Compute resource requests in Cortex follow the syntax and meaning of compute resources in Kubernetes.

For example:

- kind: api
cpu: "2"
mem: "1Gi"
gpu: 1

CPU and memory requests in Cortex correspond to compute resource requests in Kubernetes. In the example above, the training job will only be scheduled once 2 CPUs and 1Gi of memory are available, and the job will be guaranteed to have access to those resources throughout it's execution. In some cases, a Cortex compute resource request can be (or may default to) Null.


One unit of CPU corresponds to one virtual CPU on AWS. Fractional requests are allowed, and can be specified as a floating point number or via the "m" suffix (0.2 and 200m are equivalent).


One unit of memory is one byte. Memory can be expressed as an integer or by using one of these suffixes: K, M, G, T (or their power-of two counterparts: Ki, Mi, Gi, Ti).
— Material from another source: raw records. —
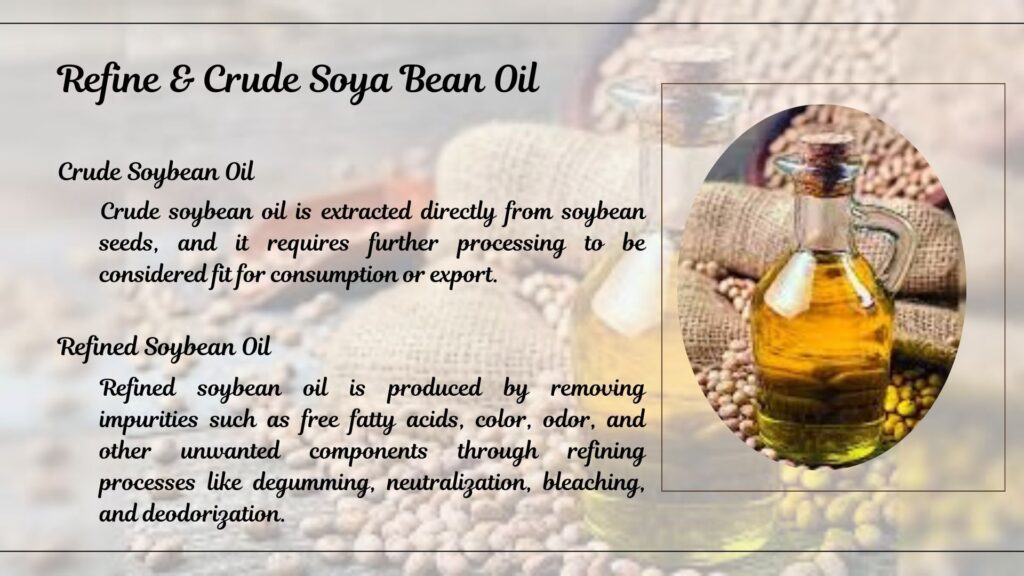 Refine & Crude Soya Bean Oil

Crude Soybean Oil

Crude soybean oil is extracted directly from soybean seeds, and it requires further processing to be considered fit for consumption or export.

Refined Soybean Oil

Refined soybean oil is produced by removing impurities such as free fatty acids, color, odor, and other unwanted components through refining processes like degumming, neutralization, bleaching, and deodorization.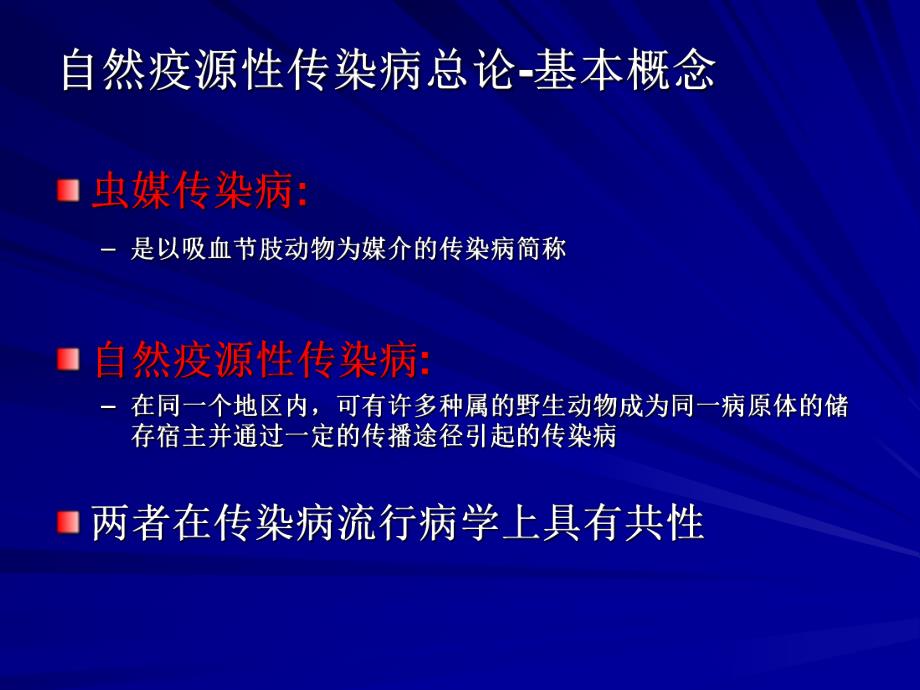 自然疫源性传染病总论-基本概念

虫媒传染病:

– 是以吸血节肢动物为媒介的传染病简称

自然疫源性传染病:

– 在同一个地区内，可有许多种属的野生动物成为同一病原体的储存宿主并通过一定的传播途径引起的传染病

两者在传染病流行病学上具有共性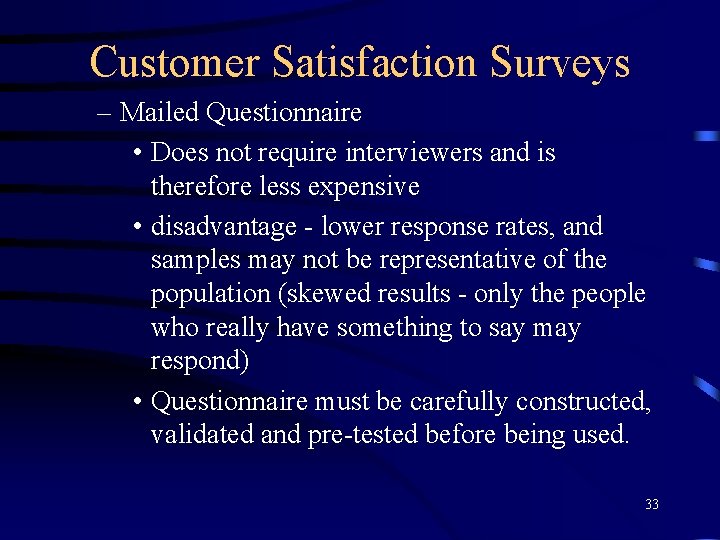 Customer Satisfaction Surveys

– Mailed Questionnaire

• Does not require interviewers and is therefore less expensive

• disadvantage - lower response rates, and samples may not be representative of the population (skewed results - only the people who really have something to say may respond)

• Questionnaire must be carefully constructed, validated and pre-tested before being used.

33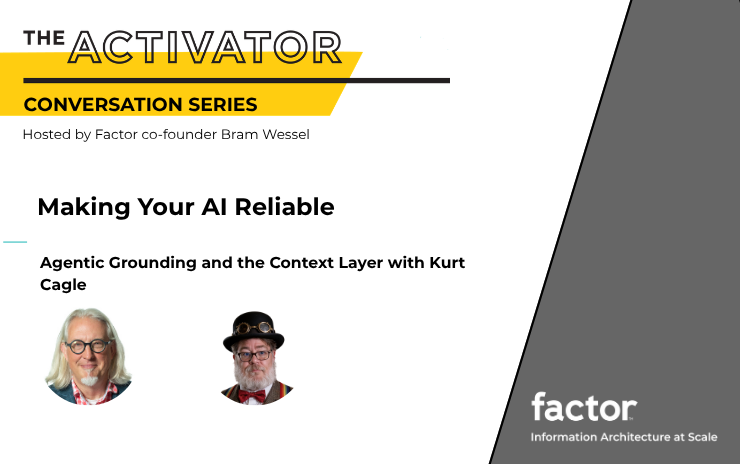 THE ACTIVATOR

CONVERSATION SERIES

Hosted by Factor co-founder Bram Wessel

Making Your AI Reliable

Agentic Grounding and the Context Layer with Kurt Cagle

factor

Information Architecture at Scale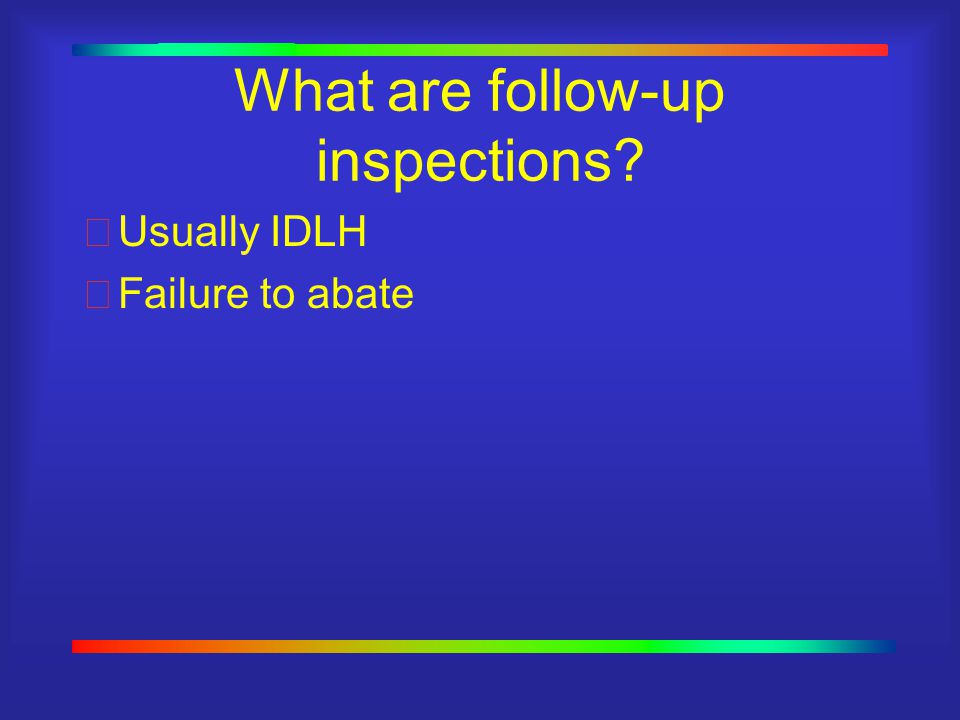 What are follow-up inspections?

Usually IDLH

Failure to abate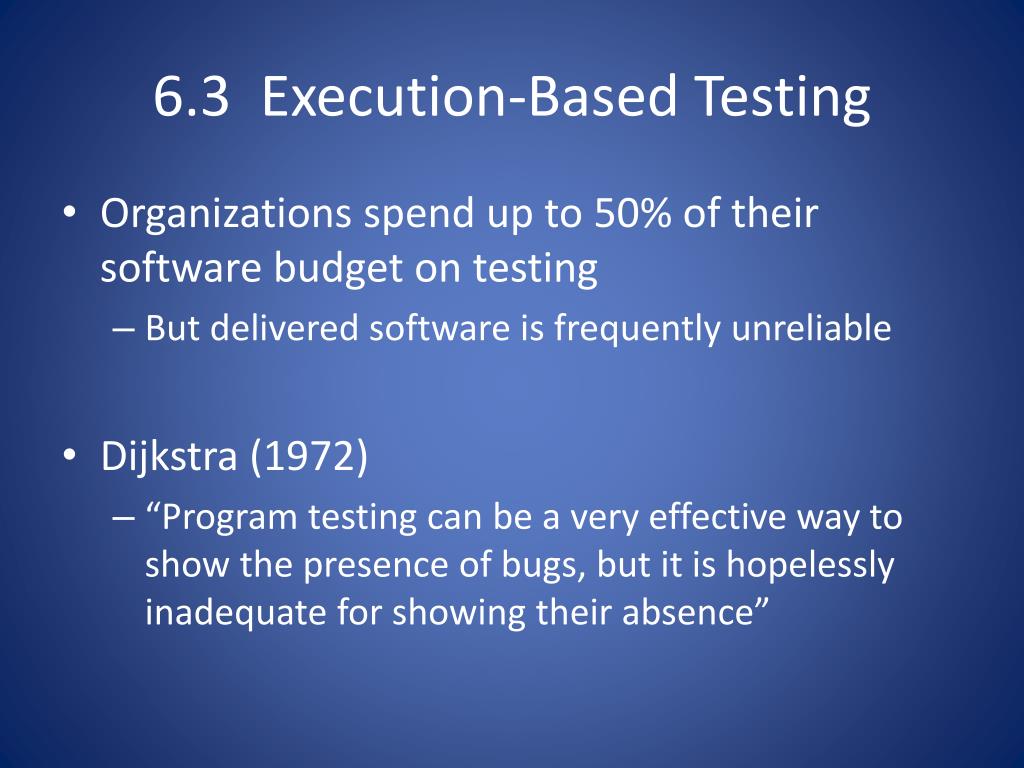 6.3 Execution-Based Testing

• Organizations spend up to 50% of their software budget on testing
– But delivered software is frequently unreliable

• Dijkstra (1972)
– “Program testing can be a very effective way to show the presence of bugs, but it is hopelessly inadequate for showing their absence”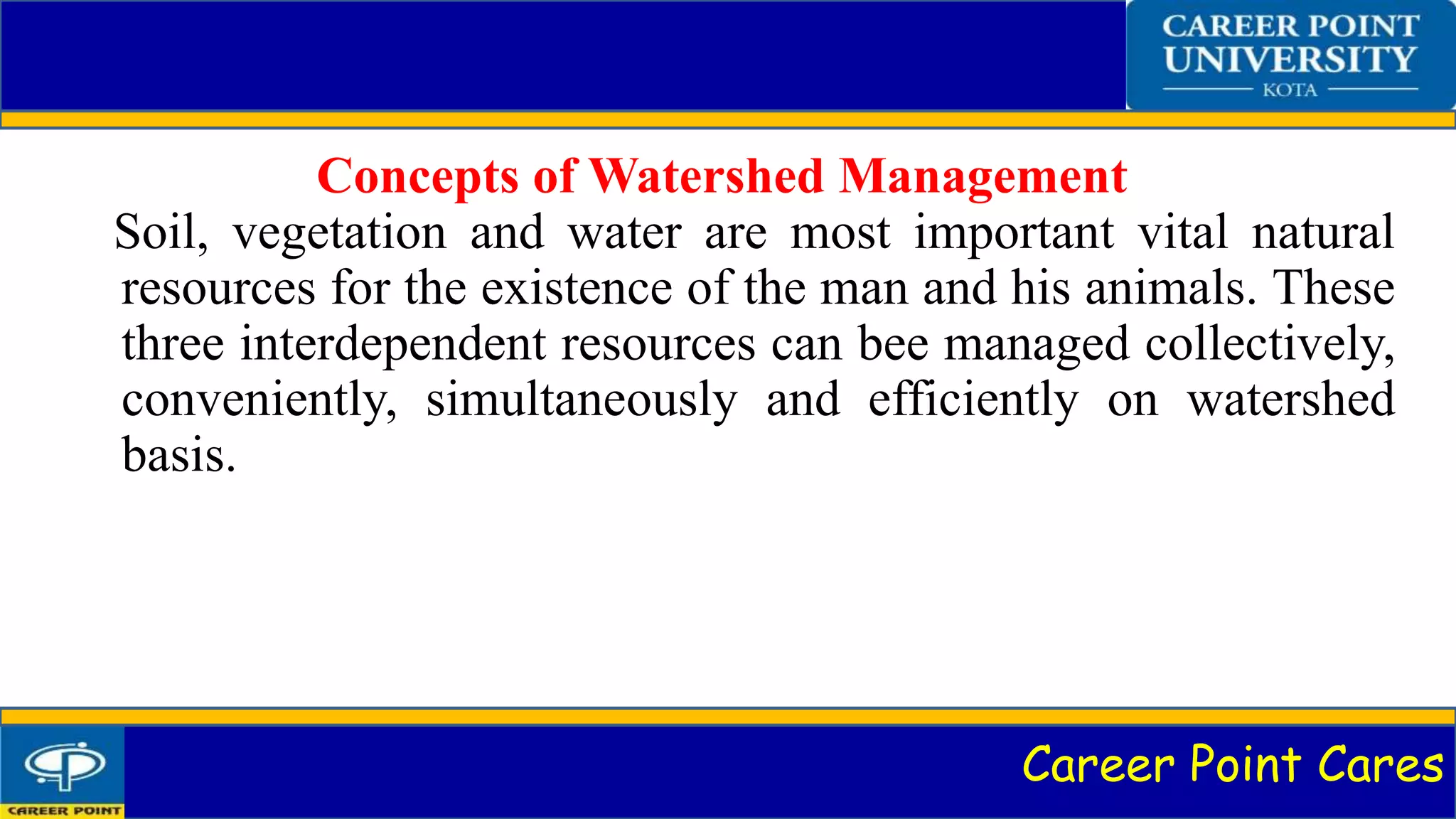 CAREER POINT UNIVERSITY
KOTA

Concepts of Watershed Management

Soil, vegetation and water are most important vital natural resources for the existence of the man and his animals. These three interdependent resources can bee managed collectively, conveniently, simultaneously and efficiently on watershed basis.

CAREER POINT

Career Point Cares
For example, the following values represent roughly the same memory: 128974848, 129e6, 129M, 123Mi.


  1. Please make sure your AWS account is subscribed to the EKS-optimized AMI with GPU Support.

  2. Set CORTEX_NODE_TYPE to an AWS GPU instance (e.g. p2.xlarge) before installing Cortex.

  3. Note that one unit of GPU corresponds to one virtual GPU on AWS. Fractional requests are not allowed.